### Extracted data
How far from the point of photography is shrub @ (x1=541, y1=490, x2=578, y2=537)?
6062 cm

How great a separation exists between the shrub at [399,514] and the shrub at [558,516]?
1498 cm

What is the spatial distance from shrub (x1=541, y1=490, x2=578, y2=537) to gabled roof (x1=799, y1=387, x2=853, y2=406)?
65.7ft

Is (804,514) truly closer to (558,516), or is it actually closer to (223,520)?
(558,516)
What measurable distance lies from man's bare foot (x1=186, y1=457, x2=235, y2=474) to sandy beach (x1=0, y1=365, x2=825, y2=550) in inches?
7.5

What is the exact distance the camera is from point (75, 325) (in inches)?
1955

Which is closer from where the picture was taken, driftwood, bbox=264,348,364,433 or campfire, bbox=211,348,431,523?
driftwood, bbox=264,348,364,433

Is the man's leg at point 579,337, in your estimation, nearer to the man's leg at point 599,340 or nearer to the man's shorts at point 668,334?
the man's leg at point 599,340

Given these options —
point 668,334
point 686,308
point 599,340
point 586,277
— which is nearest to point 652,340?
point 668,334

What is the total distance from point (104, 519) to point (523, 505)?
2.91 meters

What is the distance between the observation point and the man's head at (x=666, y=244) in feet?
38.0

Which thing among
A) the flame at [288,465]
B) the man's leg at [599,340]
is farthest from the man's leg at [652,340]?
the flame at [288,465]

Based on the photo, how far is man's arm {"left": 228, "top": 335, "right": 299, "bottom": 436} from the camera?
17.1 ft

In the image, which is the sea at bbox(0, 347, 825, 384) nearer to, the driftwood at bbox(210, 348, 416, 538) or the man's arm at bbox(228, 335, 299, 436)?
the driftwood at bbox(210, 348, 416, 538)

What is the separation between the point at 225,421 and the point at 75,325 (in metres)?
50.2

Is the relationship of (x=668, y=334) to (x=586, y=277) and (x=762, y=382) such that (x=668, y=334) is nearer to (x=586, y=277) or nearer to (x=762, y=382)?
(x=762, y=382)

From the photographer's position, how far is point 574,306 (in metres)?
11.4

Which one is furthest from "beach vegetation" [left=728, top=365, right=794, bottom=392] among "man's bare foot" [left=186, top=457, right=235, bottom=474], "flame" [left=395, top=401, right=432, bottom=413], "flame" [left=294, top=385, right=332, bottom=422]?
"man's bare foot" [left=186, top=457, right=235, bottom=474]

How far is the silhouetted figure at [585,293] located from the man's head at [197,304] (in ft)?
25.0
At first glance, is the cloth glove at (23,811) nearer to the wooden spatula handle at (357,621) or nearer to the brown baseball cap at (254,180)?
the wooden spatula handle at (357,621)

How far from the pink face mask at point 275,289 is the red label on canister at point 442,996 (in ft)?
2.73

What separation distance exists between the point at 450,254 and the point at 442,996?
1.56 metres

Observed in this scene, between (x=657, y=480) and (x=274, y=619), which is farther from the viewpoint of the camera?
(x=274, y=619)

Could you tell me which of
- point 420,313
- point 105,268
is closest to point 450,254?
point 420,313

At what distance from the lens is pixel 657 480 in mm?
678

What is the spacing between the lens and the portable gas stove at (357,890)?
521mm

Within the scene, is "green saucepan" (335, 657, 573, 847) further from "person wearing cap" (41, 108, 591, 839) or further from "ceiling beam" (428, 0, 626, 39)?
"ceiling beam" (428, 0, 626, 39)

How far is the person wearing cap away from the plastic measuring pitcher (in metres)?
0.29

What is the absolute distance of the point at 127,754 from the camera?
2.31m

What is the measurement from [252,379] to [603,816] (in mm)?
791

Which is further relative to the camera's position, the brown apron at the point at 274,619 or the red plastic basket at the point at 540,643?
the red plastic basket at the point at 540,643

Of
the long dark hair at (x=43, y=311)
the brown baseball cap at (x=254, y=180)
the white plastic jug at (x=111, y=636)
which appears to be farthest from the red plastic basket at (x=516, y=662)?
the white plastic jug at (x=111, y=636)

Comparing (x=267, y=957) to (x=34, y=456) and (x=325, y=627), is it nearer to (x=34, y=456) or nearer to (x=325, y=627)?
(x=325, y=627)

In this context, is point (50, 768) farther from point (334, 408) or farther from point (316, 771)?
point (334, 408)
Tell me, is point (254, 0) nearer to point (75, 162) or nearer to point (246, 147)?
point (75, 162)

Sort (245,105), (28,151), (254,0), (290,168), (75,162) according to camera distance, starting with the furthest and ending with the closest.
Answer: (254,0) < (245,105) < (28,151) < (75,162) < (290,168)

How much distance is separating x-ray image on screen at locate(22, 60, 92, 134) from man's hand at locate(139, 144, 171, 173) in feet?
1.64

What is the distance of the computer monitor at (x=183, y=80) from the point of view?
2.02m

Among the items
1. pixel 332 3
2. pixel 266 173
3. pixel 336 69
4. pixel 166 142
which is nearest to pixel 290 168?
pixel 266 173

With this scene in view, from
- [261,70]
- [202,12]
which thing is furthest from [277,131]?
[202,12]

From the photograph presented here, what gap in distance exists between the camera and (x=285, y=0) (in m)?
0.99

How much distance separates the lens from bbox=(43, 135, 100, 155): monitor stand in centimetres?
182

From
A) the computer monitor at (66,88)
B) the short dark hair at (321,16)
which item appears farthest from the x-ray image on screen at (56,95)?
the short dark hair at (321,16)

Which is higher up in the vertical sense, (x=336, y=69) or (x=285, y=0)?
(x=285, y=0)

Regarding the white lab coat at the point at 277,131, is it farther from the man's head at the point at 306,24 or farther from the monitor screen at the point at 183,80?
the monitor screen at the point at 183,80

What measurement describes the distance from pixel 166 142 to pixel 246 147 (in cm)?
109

### What is asked
Pull out every line of the records above that contains the string "plastic" and copy those lines. Case counts.

### Response
How far is the person wearing cap away from the plastic measuring pitcher (in metres)?
Which is further relative to the camera's position, the brown apron at the point at 274,619 or the red plastic basket at the point at 540,643?
the red plastic basket at the point at 540,643
the white plastic jug at (x=111, y=636)
which appears to be farthest from the red plastic basket at (x=516, y=662)?
the white plastic jug at (x=111, y=636)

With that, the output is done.